- What you have to do -
Select all lines holding the word "site" from the entries that follow.

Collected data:
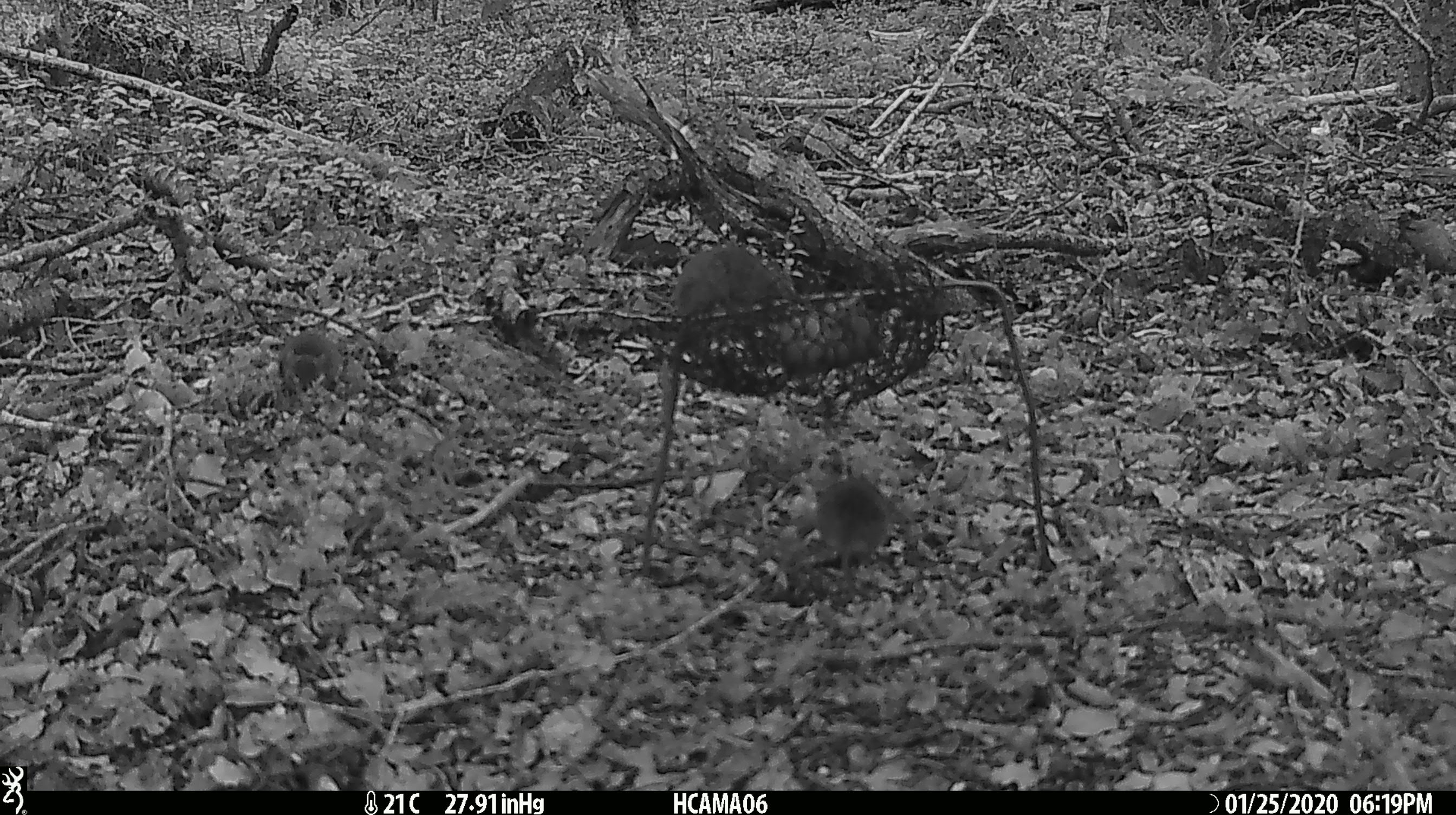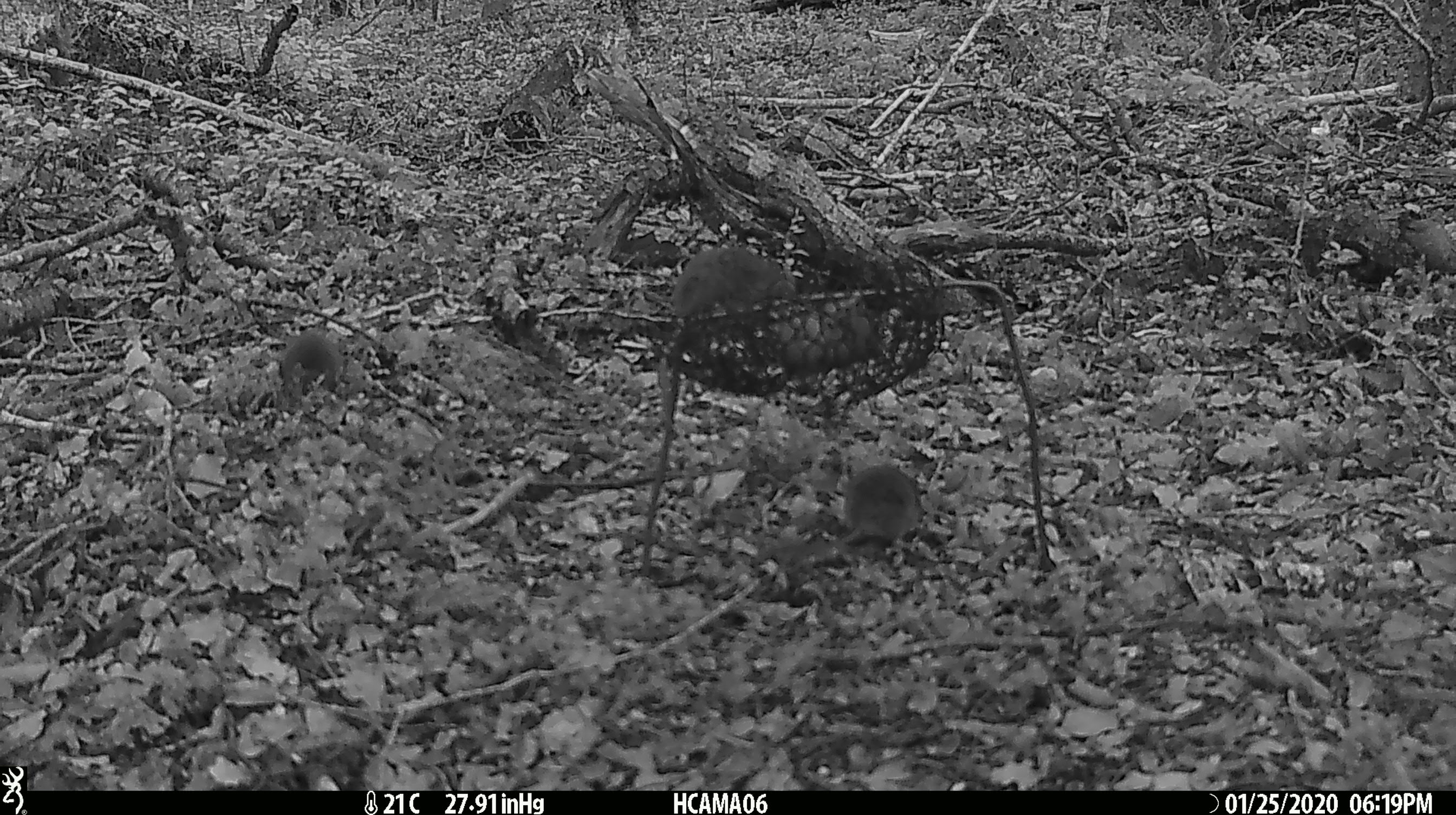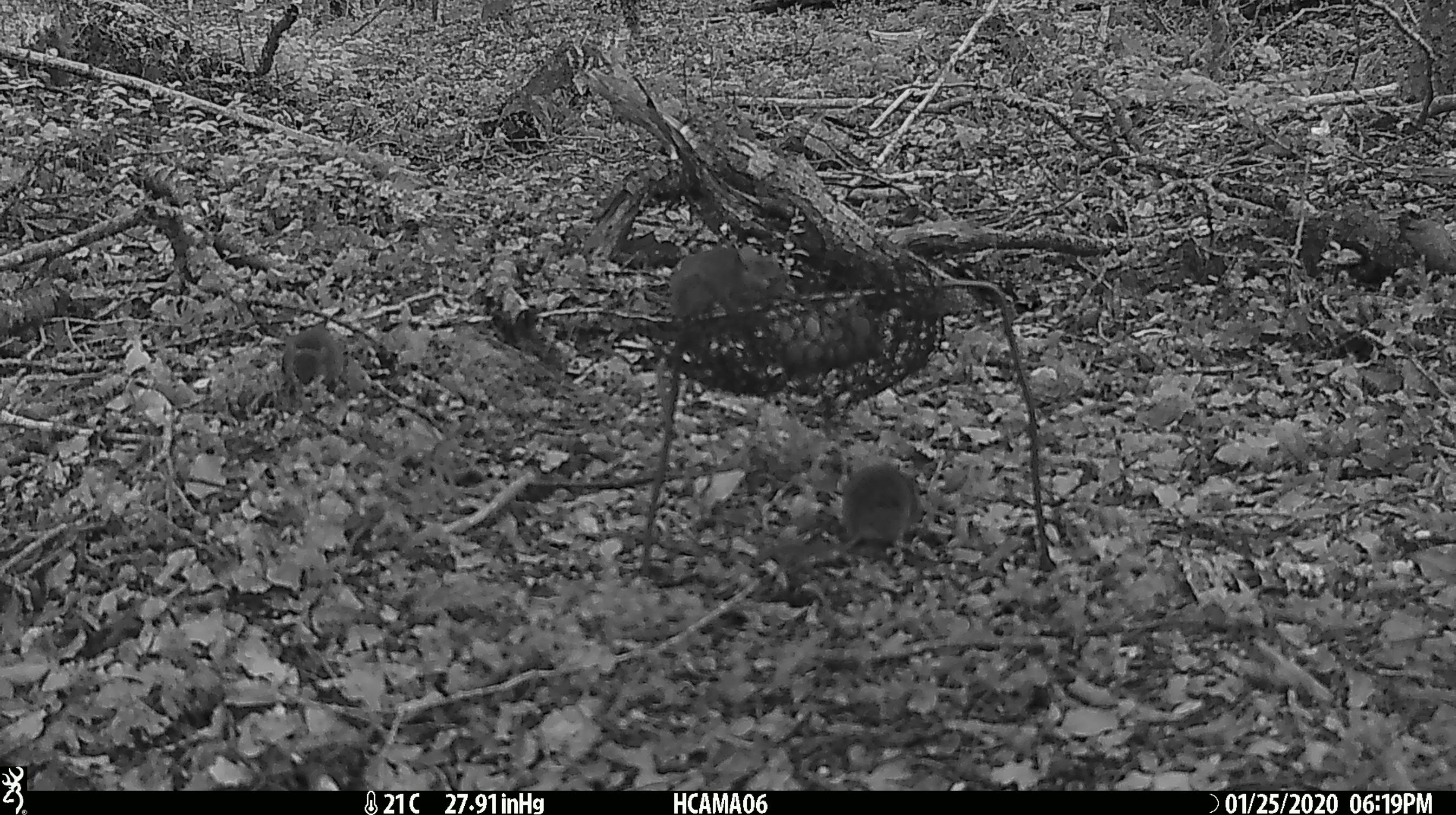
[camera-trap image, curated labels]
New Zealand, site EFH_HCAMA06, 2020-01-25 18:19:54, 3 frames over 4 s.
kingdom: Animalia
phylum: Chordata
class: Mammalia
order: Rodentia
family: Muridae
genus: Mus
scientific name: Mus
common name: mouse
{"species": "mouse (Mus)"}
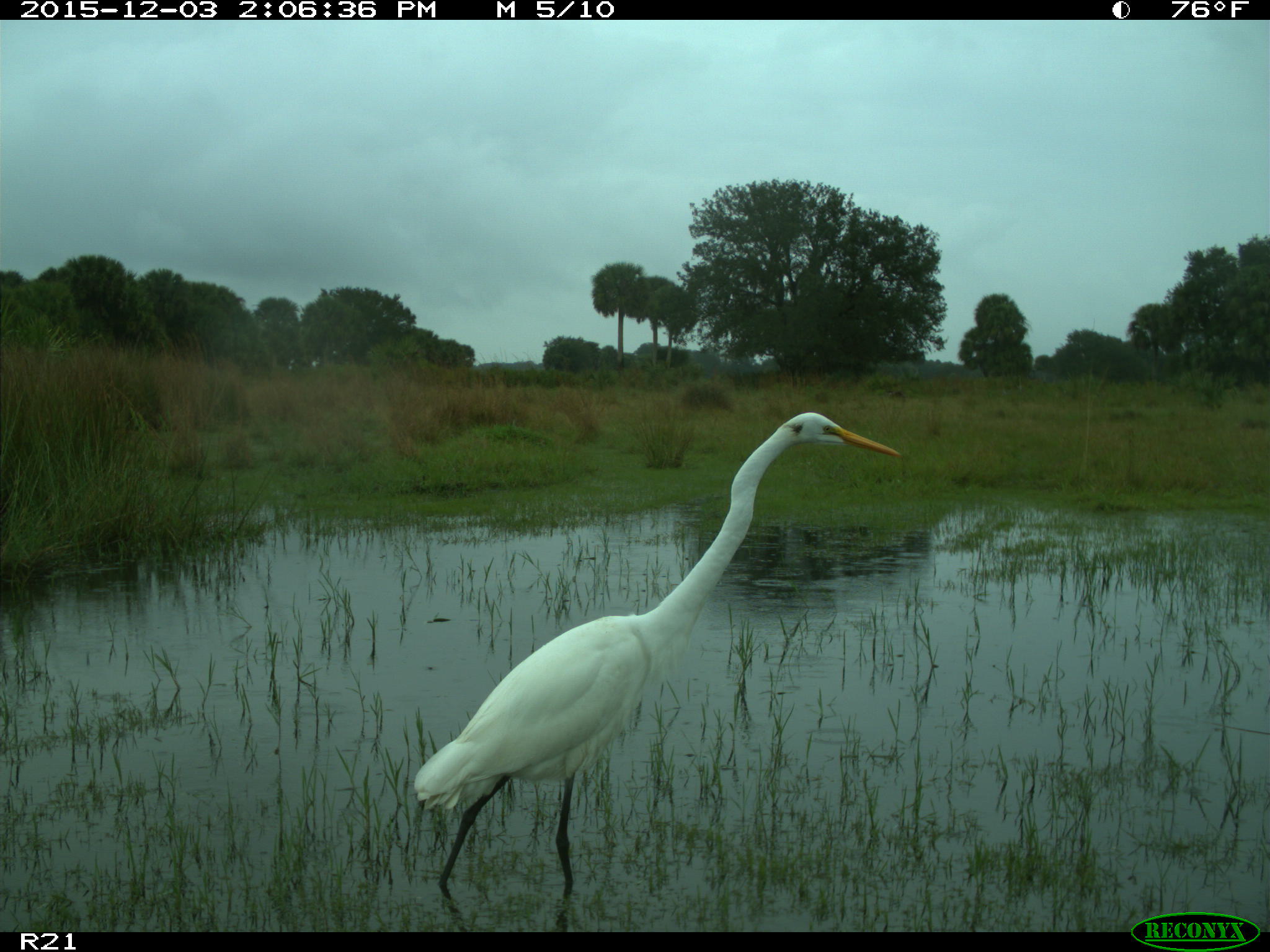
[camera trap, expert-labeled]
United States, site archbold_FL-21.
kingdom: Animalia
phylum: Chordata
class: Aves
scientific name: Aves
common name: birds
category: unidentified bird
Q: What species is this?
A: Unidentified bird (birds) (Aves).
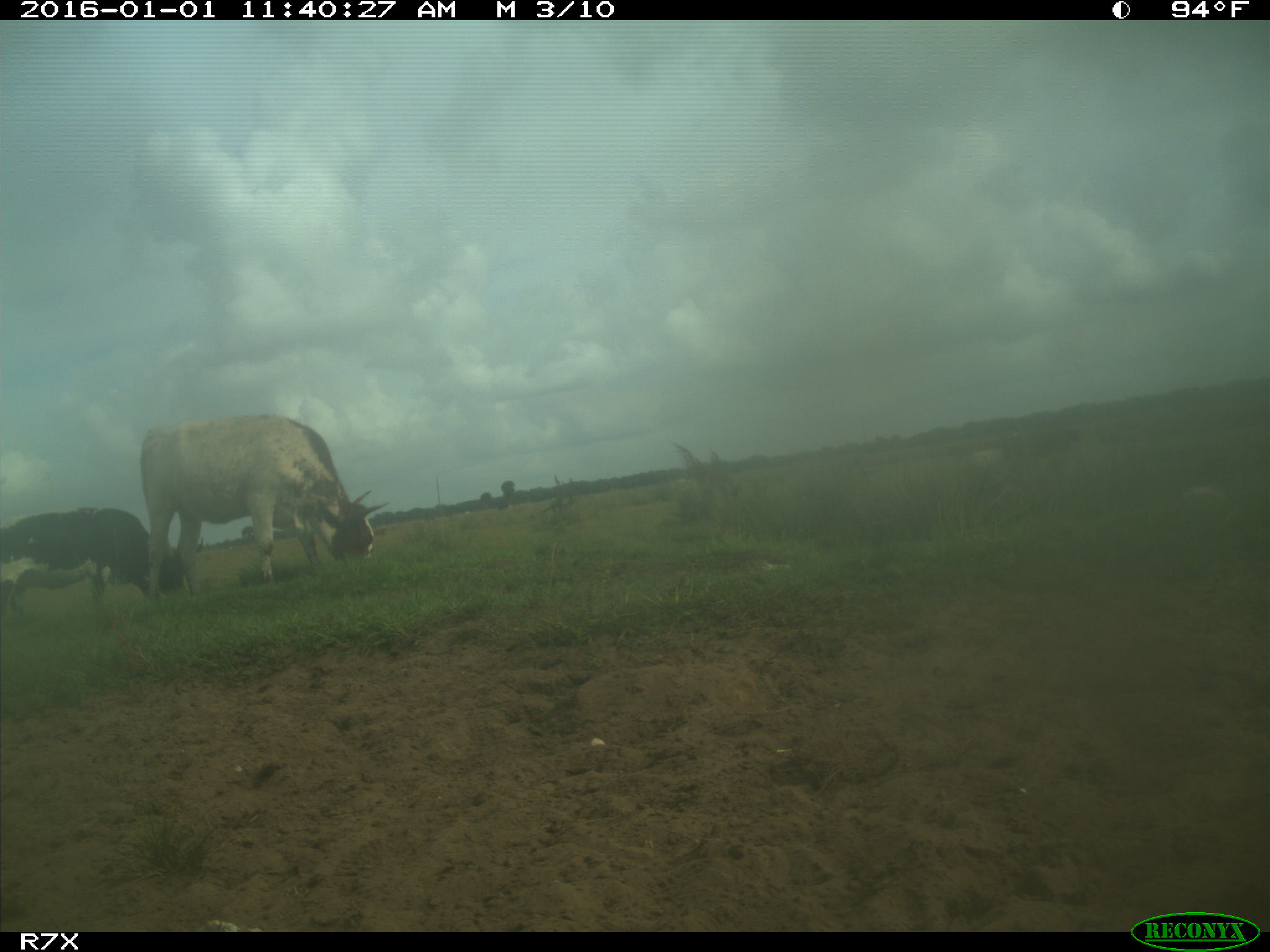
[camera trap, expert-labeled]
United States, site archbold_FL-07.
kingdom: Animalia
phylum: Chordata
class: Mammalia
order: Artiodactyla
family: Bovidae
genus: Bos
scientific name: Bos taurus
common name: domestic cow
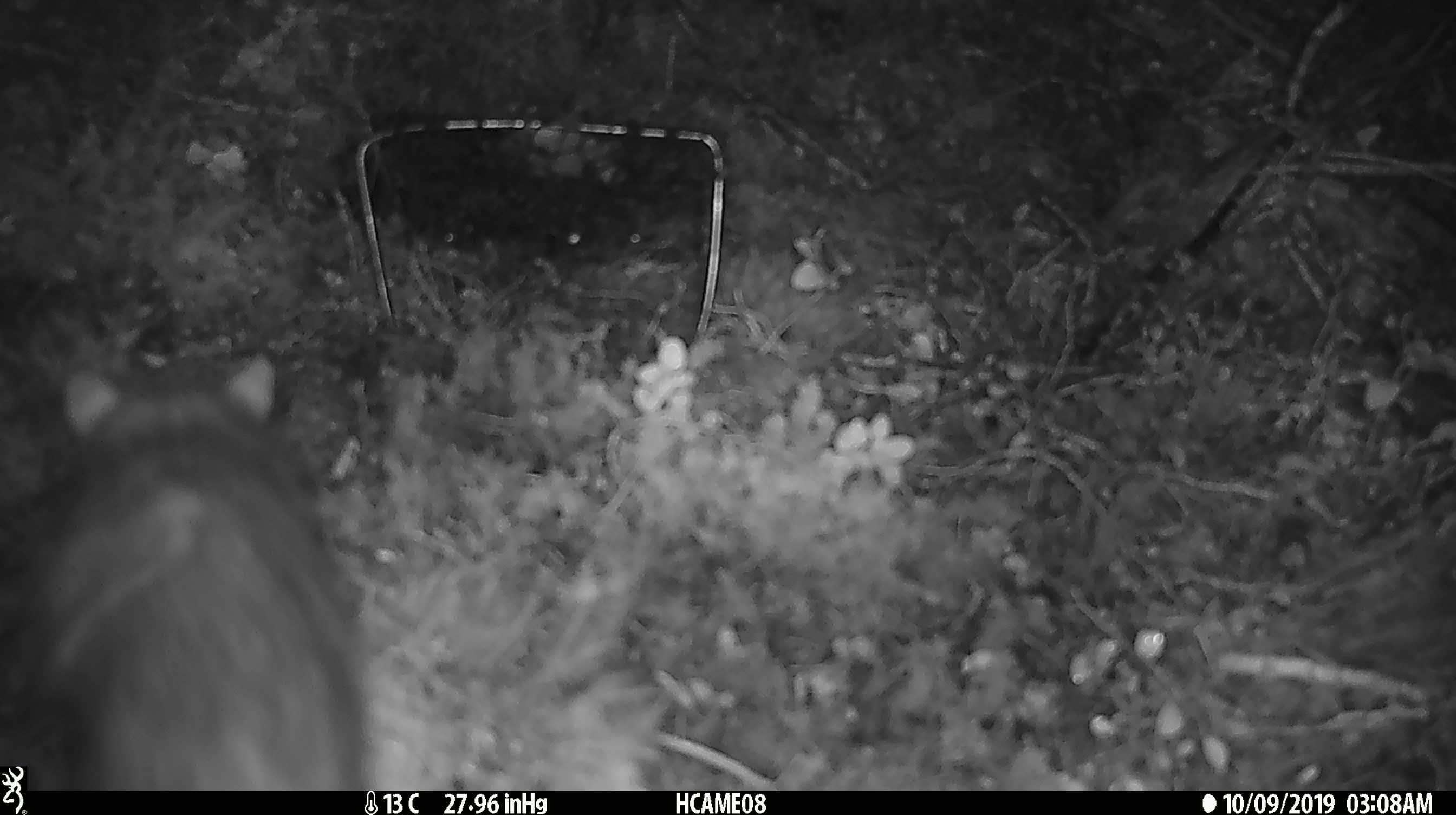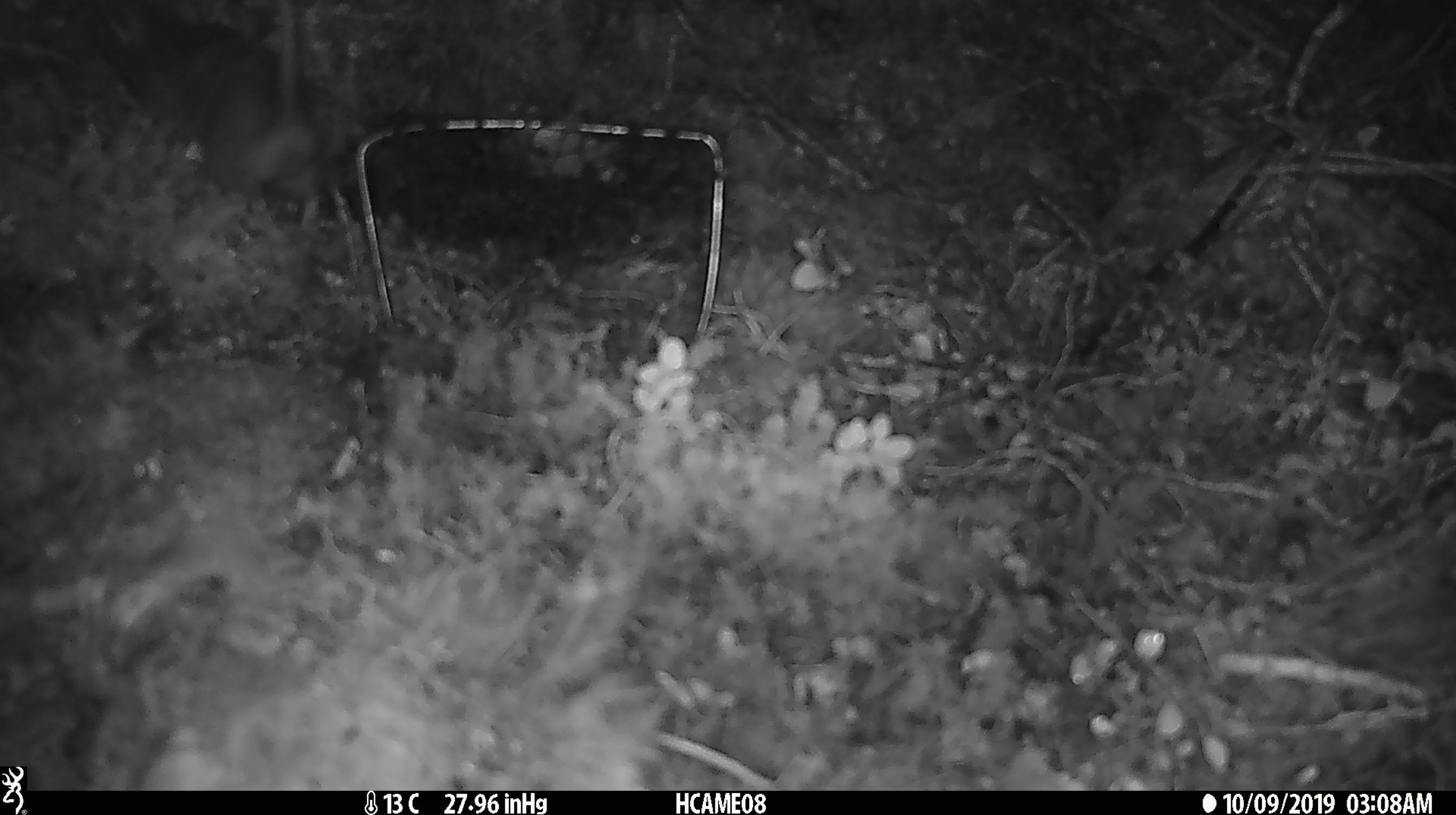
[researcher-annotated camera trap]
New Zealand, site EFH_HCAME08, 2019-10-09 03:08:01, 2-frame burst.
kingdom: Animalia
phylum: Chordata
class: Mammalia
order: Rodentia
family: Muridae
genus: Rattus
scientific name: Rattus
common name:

- Task answer -
New Zealand, site EFH_HCAMA06, 2020-01-25 18:19:54, 3 frames over 4 s.
United States, site archbold_FL-21.
United States, site archbold_FL-07.
New Zealand, site EFH_HCAME08, 2019-10-09 03:08:01, 2-frame burst.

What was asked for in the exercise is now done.